Arrivent ensuite les créations du chef Boris Campanella, qui ne s'est inspiré que du vin choisi, de ce que la nature lui permet de proposer en cette saison et des éventuelles interdictions du client (ni betterave, ni coriandre en l'occurrence): le homard cuit en carapace préparé comme un civet, et son excellente bisque de homard travaillée à la crème de fruits rouges flambés au cognac. Le cerf rôti sur une composition de trompettes de la mort, poire fondante, ail noir et choux de Bruxelles au zeste d'orange. Les intitulés à rallonge témoignent juste de la précision que l'on met dans chacune de ces préparations. Mais aussi sophistiquée soit-elle, et elle l'est hautement, il s'agit d'une cuisine honnête qui ne cherche pas à épater mais à régaler.

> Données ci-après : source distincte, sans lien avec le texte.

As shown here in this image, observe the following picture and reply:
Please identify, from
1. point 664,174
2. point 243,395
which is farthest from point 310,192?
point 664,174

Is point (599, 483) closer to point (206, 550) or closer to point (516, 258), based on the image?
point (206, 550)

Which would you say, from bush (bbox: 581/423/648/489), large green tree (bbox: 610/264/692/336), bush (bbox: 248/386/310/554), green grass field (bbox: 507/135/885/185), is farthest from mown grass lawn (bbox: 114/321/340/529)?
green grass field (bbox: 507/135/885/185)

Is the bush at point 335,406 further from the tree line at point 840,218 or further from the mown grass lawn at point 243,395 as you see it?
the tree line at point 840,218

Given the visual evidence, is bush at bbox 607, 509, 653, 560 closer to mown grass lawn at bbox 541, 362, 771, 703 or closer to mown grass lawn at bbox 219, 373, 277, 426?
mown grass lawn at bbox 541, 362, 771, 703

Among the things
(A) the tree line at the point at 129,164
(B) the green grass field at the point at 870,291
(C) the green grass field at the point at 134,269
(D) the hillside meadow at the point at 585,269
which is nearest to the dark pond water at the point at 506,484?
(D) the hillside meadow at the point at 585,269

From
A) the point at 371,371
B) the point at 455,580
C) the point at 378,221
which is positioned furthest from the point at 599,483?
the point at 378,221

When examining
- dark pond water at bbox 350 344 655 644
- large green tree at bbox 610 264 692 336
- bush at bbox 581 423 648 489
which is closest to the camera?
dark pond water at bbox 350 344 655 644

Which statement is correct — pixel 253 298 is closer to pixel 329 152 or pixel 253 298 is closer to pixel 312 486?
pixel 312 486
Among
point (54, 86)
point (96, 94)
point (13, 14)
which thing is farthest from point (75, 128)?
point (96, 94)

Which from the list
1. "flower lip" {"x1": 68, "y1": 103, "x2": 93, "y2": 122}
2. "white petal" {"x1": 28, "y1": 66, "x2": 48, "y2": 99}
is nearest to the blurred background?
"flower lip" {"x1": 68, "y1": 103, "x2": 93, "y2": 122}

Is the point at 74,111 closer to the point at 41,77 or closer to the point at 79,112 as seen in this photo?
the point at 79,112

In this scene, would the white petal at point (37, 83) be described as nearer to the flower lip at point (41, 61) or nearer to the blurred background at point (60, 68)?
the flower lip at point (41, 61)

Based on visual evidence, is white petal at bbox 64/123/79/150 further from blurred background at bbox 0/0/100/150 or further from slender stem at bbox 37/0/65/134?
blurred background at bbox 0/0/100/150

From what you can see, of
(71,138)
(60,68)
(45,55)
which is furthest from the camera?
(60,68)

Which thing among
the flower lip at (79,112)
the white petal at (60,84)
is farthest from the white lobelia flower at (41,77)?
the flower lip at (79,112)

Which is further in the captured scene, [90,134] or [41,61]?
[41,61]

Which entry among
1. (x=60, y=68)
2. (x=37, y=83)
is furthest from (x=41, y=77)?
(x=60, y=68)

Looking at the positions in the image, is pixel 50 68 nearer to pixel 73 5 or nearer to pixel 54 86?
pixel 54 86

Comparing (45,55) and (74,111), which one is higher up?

On délaisse le Myrs pour un verre de porto blanc Dalva, 20 ans -bouteille ouverte à la pince métallique chauffée à blanc, en douceur- en accompagnement du fromage et un étonnant Tokay 2007 de chez Disznoko, vin devenu sirop, avec le dessert: la figue accompagnée de cassis, sorbet de goyave surmontée d'une émulsion à la feuille de figuier et arlettes caramélisées... Vous n'avez plus faim, pas grave. Fermez les yeux, détendez-vous, le nez au dessus de cette remarquable assiette. Vous croirez être en train de faire une sieste dans l'herbe en août sous un figuier. Une définition possible du bonheur, s'il existe.